Nice! Especially like the color sub of the inside at Albi!
Good book:
The Albigensian Crusade by Jonathan Sumption
In twelfth century Languedoc a subversive heresy of Eastern origin flourished to an extraordinary degree. The Albingenses believed that the world was created by an evil spirit, and that all worldly things – including the Church – were by nature sinful.
Jonathan Sumption’s acclaimed history examines the roots of the heresy, the uniquely rich culture of the region which nurtured it, and the crusade launched against it by the Church which resulted in one of the most savage of all medieval wars.
Benw
Haute pics!
Pete Mack
Speaking of Notre Dame…WTF are the French thinking, building it *exactly* as before? I mean, modern building techniques are far less vulnerable to fire, even when used to reproduce the identical appearance. And a whole lot less toxic than lead. There is still time before construction begins to change their mind, and I hope they do.
Buckeye
@lurker:
Rambutans? Who look at that and go ‘there’s something tasting inside there!

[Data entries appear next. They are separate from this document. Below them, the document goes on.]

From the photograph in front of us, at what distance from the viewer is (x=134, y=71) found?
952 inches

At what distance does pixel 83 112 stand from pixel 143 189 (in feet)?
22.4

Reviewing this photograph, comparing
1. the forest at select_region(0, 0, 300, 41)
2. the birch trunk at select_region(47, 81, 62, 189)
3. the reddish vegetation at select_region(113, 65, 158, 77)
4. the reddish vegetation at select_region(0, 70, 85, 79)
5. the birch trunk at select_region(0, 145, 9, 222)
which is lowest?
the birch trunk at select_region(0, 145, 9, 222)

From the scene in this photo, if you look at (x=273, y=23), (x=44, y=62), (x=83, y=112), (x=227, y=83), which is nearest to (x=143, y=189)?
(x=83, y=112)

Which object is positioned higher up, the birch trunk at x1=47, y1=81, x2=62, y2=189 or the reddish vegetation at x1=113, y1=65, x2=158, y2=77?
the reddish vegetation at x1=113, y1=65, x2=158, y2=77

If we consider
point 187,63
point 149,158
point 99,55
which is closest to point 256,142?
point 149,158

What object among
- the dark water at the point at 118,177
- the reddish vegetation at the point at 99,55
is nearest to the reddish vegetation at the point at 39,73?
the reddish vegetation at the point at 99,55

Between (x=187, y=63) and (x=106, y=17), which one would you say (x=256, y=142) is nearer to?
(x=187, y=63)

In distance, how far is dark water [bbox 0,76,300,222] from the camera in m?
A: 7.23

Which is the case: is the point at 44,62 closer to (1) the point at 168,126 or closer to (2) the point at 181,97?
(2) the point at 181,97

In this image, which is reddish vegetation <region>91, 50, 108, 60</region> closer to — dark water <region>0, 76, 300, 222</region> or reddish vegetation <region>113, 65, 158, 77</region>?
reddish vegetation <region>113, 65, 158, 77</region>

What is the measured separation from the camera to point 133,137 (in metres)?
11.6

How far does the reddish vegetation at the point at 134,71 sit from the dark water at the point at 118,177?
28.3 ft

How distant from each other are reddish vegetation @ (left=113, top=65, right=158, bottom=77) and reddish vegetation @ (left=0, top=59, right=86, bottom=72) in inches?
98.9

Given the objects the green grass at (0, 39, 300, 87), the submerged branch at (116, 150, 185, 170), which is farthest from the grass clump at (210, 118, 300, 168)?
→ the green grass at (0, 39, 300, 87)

I got a new cell phone in July, and it definitely has a better camera than my older one, but it doesn’t always do colors and saturation as well as the older one. So I’m adjusting them, and at first I wanted the pics as close to ‘natural’ as possible. And now my attitude is ‘eh, looks good to me!’
WaterGirl
@Buckeye: I have always wondered about smoking. Who had the bright idea that went something like:
“Why don’t I light this stuff on fire, put it in my mouth, and breathe in all the smoke?”
SkyBluePink
Lovely, quirky photos.
JCJ
@Buckeye:
Not just rambutans. What about durians? Who caught a whiff of one of those and said, “Yum!”
J R in WV
Oysters? Fish Roe? Fried shad roe? Crab? So many things we eat with real enthusiasm don’t seem like food stuff at all. Shad row is OK, but I won’t go there again at home. Oysters are back in season, I fry them for myself, do scallops for Wife who doesn’t care for the consistency of oysters. I can fry them in close proximity, she doesn’t care at all, the taste doesn’t put her off, it’s just the mouth feel.
Wife and I ate at a MIchelin starred seafood place just across the Seine river from the Eiffel tower, was wonderful, took hours, drank TWO bottles of champagne. Was on the trip where my Parisian street scene and Notre Dame pix were taken, so 2013.
Then fall of 2018 I went to NYC and met old friends there for a week of big city tourism. Was R’s first time to NYC. Last big meal was a very long lunch at a 2 star place across the street from Bryant Park… wonderful food, place had great art omn the walls, we were nearly the last customers, so I took advantage of that to walk around and admire the art. Manager came over and discussed the art, which was painted by a young woman from Alsace, who grew up just a few miles from the Chef, which they learned after Chef picked the art in a gallery.
Then the manager invited to to visit the Chef’s table in the kitchen to see the paintings there. Amazing. Hope they survive the trump Plague.
These pictures are great photos. I haven’t used my editors and photo tools to distort things, just to try to eliminate things like distance haze, bad lighting, etc. Repairs more than alterations. Great work though. I forget details about photos too, at least I usually have date info in the metadata.
Thanks for sharing these. I didn’t need to know about the Michelin starred place with the poor hygiene, tho!
BigJimSlade
The backside is perfect for flying buttresses, don’t you think?
What fun pictures!
lurker
@J R in WV: never understood the appeal of oysters. there is a lot of stuff one can crack open or otherwise open that makes sense once you see the inside of it – pineapple, which is an ugly spiny thing, or coconuts, which are just hard – oysters, you crack it open and it is still disturbing
@WaterGirl: for tobacco, my guess is someone first tried burning the leaves in a fire, and they all got a nicotine buzz, then later came up with the idea of blunts and pipes and cigarettes and all of our modern variations. Apparently coca leaves are something natives would chew and suck the juices from, leading to a cocaine high of some form
way2blue
Steve, Love your third photo—the ‘not’ Vezelay Cathedral, rather the ‘must be’ Albi Cathedral—with the exuberant color substitutions. Great color choices!